Les contraceptions masculines actuelles font encore l’objet de méconnaissances. Le préservatif, connu de toutes et tous, fait l’objet d’une communication importante, insufflée par les campagnes de lutte contre le SIDA et renforcée depuis 2001 par les interventions scolaires à visée éducative et préventive. Les autres méthodes masculines, à l’instar de la vasectomie, conservent au contraire une image marginale, expliquée par une diffusion médiatique, médicale et pédagogique moins importante. En outre, les inconvénients des méthodes masculines actuelles semblent être trop importants pour les participant.e.s face aux avantages qu’ils comportent et ne permettent pas, à priori, de les adopter à long terme.

Huit participant.e.s sur les dix interrogé.e.s se sont montrés ouverts et favorables au développement de nouvelles contraceptions masculines, dans l’objectif d’élargir le panel des contraceptifs pour effectuer un choix plus éclairé, ou dans celui d’un partage augmenté des responsabilités contraceptives. Mais malgré ces opinions majoritairement favorables, la peur de l’invasivité de la méthode ou des effets indésirables potentiels liés à l’utilisation d’hormones est très prégnante, dans un contexte de désaffection croissante pour la pilule. L’analogie entre effets de la pilule pour femme et ceux, encore virtuels, des contraceptions masculines, est faite par tous les répondant.e.s. Ces craintes interrogent alors indubitablement sur les facteurs psycho-sociaux gravitant autour de la contraception masculine et sur la place de la femme dans une société semblant encore très frileuse à toucher au masculin.
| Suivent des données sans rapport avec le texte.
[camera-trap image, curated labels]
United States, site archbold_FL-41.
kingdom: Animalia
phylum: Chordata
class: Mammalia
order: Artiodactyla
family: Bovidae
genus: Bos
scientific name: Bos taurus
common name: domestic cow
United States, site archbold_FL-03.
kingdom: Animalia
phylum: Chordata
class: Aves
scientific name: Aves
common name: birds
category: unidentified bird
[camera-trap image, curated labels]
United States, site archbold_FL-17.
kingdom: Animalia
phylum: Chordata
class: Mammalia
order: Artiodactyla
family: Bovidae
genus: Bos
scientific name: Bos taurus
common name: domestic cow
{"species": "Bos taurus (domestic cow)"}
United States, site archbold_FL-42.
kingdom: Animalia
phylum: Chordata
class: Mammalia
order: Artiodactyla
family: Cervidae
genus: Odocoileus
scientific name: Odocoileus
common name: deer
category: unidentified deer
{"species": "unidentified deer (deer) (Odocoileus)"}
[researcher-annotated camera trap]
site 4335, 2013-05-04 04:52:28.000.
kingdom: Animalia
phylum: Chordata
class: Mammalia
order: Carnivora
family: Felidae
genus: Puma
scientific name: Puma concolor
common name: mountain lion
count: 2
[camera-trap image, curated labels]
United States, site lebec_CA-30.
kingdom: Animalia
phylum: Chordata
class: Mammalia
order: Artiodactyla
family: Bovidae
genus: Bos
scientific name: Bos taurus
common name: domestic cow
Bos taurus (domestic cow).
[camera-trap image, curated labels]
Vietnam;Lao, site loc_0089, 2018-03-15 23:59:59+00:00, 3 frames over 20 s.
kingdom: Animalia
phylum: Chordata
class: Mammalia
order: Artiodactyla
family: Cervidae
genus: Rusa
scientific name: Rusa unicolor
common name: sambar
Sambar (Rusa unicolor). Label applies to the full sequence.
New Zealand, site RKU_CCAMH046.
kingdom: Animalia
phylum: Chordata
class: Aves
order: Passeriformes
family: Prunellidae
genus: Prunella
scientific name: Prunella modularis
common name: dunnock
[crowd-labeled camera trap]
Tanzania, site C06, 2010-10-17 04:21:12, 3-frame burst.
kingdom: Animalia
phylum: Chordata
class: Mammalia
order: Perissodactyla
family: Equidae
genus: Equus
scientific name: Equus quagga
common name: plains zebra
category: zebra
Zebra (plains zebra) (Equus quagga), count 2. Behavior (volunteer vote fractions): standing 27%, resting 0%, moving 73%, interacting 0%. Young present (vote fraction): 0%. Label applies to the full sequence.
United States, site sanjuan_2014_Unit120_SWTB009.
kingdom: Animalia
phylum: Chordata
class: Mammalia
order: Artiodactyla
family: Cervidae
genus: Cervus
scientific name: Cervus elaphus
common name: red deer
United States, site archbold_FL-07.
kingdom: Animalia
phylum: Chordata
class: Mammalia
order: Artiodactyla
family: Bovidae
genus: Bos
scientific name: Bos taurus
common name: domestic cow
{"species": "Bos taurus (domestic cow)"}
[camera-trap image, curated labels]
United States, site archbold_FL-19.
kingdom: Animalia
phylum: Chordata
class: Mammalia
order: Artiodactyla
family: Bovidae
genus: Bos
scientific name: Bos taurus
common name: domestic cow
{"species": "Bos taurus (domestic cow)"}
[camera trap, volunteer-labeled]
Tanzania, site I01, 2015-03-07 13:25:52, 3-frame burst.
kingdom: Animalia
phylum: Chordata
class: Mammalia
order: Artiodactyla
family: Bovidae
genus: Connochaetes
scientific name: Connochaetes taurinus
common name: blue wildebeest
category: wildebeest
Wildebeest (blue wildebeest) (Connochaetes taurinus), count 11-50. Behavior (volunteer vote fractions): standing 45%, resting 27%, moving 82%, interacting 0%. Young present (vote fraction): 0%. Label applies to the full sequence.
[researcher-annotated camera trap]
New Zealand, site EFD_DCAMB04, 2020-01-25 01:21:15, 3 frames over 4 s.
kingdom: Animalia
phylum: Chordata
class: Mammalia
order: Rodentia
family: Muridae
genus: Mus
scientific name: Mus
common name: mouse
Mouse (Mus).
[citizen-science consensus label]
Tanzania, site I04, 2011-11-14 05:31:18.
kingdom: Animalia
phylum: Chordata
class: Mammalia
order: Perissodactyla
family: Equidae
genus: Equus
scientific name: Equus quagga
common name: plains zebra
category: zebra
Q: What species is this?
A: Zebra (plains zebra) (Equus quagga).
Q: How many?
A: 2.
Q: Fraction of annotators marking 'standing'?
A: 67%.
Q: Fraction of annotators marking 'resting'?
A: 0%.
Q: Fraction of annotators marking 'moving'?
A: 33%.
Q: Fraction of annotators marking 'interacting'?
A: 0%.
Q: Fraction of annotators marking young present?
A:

D’autres freins viennent se surajouter, parmi lesquels trône le manque d’investissement financier, politique, et scientifique qui bloque depuis toujours l’essor de la contraception masculine. Par suite, une communication presque absente au sujet des contraceptifs masculins préexistants et des essais cliniques en cours, ainsi qu’un positionnement parfois ambigü des professionnels de santé, contribuent à la pérennité d’une charge contraceptive essentiellement féminine.

Pourtant, les hommes interrogés font état d’une volonté claire et affirmé de s’impliquer dans la contraception, mais celle-ci se matérialise finalement davantage sous forme d’une participation à la gestion de la contraception de la femme et/ou du couple qu’à la

prise d’une contraception par l’homme. Par ailleurs, cette prise de contraception masculine est sans équivoque conditionnée par la confiance accordée par la femme à son partenaire ; si cette confiance semble acquise lorsqu’il s’agit d’un couple bien établi, elle demeure très difficile à accorder à un partenaire irrégulier et pourrait alors largement freiner l’acceptabilité de nouvelles contraceptions masculines type pilule. Finalement, tous ces freins évoqués font naître une question subsidiaire : la contraception masculine serait-elle un échec avant même sa mise au point ? De nouvelles études d’acceptabilité ainsi que d’exploration profonde des attentes et des craintes sont nécessaires pour trancher et contourner les obstacles qui persistent.